*HOW TO COMPLETE THIS TASK*
For this exercise, restate the data below with no change at all.

*SUPPLIED RECORDS*

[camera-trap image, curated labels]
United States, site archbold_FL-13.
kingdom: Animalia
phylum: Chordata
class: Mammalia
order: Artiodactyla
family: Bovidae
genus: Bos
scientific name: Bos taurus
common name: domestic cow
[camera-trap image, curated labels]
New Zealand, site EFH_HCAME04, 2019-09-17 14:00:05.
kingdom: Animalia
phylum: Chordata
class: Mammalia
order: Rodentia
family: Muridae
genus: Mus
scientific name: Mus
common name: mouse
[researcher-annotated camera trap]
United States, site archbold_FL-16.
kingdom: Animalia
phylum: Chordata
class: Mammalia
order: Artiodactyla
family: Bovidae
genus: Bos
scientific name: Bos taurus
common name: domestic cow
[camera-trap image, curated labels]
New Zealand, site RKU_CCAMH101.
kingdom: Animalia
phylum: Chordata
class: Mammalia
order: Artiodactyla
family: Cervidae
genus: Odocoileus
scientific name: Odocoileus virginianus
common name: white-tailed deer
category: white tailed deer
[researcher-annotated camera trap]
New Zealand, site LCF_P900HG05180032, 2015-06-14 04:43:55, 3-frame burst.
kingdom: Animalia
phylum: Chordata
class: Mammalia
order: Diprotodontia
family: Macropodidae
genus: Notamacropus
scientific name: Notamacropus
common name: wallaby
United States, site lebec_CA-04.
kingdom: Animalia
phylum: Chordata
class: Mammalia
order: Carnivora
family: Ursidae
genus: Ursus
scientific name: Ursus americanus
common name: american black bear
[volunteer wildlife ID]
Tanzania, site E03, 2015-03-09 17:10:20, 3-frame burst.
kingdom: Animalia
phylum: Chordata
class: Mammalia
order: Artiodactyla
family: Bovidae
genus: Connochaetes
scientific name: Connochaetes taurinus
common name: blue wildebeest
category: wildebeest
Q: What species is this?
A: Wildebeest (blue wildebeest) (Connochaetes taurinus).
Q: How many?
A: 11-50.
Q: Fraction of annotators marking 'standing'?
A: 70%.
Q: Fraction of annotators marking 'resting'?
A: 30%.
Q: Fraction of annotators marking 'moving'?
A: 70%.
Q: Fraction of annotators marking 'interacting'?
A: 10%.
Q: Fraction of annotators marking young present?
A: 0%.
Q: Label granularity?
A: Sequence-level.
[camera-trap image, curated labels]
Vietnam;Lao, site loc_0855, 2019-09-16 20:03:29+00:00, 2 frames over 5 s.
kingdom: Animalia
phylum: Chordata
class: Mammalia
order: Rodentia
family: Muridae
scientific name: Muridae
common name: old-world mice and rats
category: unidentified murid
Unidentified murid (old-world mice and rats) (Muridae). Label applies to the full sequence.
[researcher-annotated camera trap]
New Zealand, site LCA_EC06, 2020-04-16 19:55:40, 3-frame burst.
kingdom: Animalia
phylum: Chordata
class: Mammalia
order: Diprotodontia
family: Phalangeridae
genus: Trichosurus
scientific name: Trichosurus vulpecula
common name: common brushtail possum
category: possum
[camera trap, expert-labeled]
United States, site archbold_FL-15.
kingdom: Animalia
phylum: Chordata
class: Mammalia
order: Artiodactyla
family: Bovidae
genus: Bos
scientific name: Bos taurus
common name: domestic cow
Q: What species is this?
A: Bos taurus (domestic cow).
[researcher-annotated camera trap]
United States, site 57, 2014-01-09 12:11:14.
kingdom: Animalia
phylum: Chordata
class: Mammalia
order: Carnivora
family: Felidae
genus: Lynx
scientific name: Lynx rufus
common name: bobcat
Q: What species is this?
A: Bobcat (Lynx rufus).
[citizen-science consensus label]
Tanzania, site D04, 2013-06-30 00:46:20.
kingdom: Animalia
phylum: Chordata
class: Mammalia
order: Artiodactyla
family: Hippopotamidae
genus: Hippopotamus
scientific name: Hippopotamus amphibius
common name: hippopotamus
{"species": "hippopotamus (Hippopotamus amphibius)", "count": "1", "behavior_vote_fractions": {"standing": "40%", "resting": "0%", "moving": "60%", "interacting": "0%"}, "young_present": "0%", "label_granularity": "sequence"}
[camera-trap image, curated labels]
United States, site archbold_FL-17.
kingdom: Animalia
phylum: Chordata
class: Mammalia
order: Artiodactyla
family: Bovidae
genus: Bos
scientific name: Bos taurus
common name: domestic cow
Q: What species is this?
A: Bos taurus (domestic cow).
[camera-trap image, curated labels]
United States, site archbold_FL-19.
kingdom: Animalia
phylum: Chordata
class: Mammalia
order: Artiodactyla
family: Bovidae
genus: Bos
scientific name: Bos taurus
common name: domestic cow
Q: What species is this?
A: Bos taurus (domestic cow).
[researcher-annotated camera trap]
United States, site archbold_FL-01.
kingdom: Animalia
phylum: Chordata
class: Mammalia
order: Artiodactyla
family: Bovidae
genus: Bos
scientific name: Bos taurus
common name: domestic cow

*ANSWER BELOW*
[camera-trap image, curated labels]
United States, site archbold_FL-13.
kingdom: Animalia
phylum: Chordata
class: Mammalia
order: Artiodactyla
family: Bovidae
genus: Bos
scientific name: Bos taurus
common name: domestic cow
[camera-trap image, curated labels]
New Zealand, site EFH_HCAME04, 2019-09-17 14:00:05.
kingdom: Animalia
phylum: Chordata
class: Mammalia
order: Rodentia
family: Muridae
genus: Mus
scientific name: Mus
common name: mouse
[researcher-annotated camera trap]
United States, site archbold_FL-16.
kingdom: Animalia
phylum: Chordata
class: Mammalia
order: Artiodactyla
family: Bovidae
genus: Bos
scientific name: Bos taurus
common name: domestic cow
[camera-trap image, curated labels]
New Zealand, site RKU_CCAMH101.
kingdom: Animalia
phylum: Chordata
class: Mammalia
order: Artiodactyla
family: Cervidae
genus: Odocoileus
scientific name: Odocoileus virginianus
common name: white-tailed deer
category: white tailed deer
[researcher-annotated camera trap]
New Zealand, site LCF_P900HG05180032, 2015-06-14 04:43:55, 3-frame burst.
kingdom: Animalia
phylum: Chordata
class: Mammalia
order: Diprotodontia
family: Macropodidae
genus: Notamacropus
scientific name: Notamacropus
common name: wallaby
United States, site lebec_CA-04.
kingdom: Animalia
phylum: Chordata
class: Mammalia
order: Carnivora
family: Ursidae
genus: Ursus
scientific name: Ursus americanus
common name: american black bear
[volunteer wildlife ID]
Tanzania, site E03, 2015-03-09 17:10:20, 3-frame burst.
kingdom: Animalia
phylum: Chordata
class: Mammalia
order: Artiodactyla
family: Bovidae
genus: Connochaetes
scientific name: Connochaetes taurinus
common name: blue wildebeest
category: wildebeest
Q: What species is this?
A: Wildebeest (blue wildebeest) (Connochaetes taurinus).
Q: How many?
A: 11-50.
Q: Fraction of annotators marking 'standing'?
A: 70%.
Q: Fraction of annotators marking 'resting'?
A: 30%.
Q: Fraction of annotators marking 'moving'?
A: 70%.
Q: Fraction of annotators marking 'interacting'?
A: 10%.
Q: Fraction of annotators marking young present?
A: 0%.
Q: Label granularity?
A: Sequence-level.
[camera-trap image, curated labels]
Vietnam;Lao, site loc_0855, 2019-09-16 20:03:29+00:00, 2 frames over 5 s.
kingdom: Animalia
phylum: Chordata
class: Mammalia
order: Rodentia
family: Muridae
scientific name: Muridae
common name: old-world mice and rats
category: unidentified murid
Unidentified murid (old-world mice and rats) (Muridae). Label applies to the full sequence.
[researcher-annotated camera trap]
New Zealand, site LCA_EC06, 2020-04-16 19:55:40, 3-frame burst.
kingdom: Animalia
phylum: Chordata
class: Mammalia
order: Diprotodontia
family: Phalangeridae
genus: Trichosurus
scientific name: Trichosurus vulpecula
common name: common brushtail possum
category: possum
[camera trap, expert-labeled]
United States, site archbold_FL-15.
kingdom: Animalia
phylum: Chordata
class: Mammalia
order: Artiodactyla
family: Bovidae
genus: Bos
scientific name: Bos taurus
common name: domestic cow
Q: What species is this?
A: Bos taurus (domestic cow).
[researcher-annotated camera trap]
United States, site 57, 2014-01-09 12:11:14.
kingdom: Animalia
phylum: Chordata
class: Mammalia
order: Carnivora
family: Felidae
genus: Lynx
scientific name: Lynx rufus
common name: bobcat
Q: What species is this?
A: Bobcat (Lynx rufus).
[citizen-science consensus label]
Tanzania, site D04, 2013-06-30 00:46:20.
kingdom: Animalia
phylum: Chordata
class: Mammalia
order: Artiodactyla
family: Hippopotamidae
genus: Hippopotamus
scientific name: Hippopotamus amphibius
common name: hippopotamus
{"species": "hippopotamus (Hippopotamus amphibius)", "count": "1", "behavior_vote_fractions": {"standing": "40%", "resting": "0%", "moving": "60%", "interacting": "0%"}, "young_present": "0%", "label_granularity": "sequence"}
[camera-trap image, curated labels]
United States, site archbold_FL-17.
kingdom: Animalia
phylum: Chordata
class: Mammalia
order: Artiodactyla
family: Bovidae
genus: Bos
scientific name: Bos taurus
common name: domestic cow
Q: What species is this?
A: Bos taurus (domestic cow).
[camera-trap image, curated labels]
United States, site archbold_FL-19.
kingdom: Animalia
phylum: Chordata
class: Mammalia
order: Artiodactyla
family: Bovidae
genus: Bos
scientific name: Bos taurus
common name: domestic cow
Q: What species is this?
A: Bos taurus (domestic cow).
[researcher-annotated camera trap]
United States, site archbold_FL-01.
kingdom: Animalia
phylum: Chordata
class: Mammalia
order: Artiodactyla
family: Bovidae
genus: Bos
scientific name: Bos taurus
common name: domestic cow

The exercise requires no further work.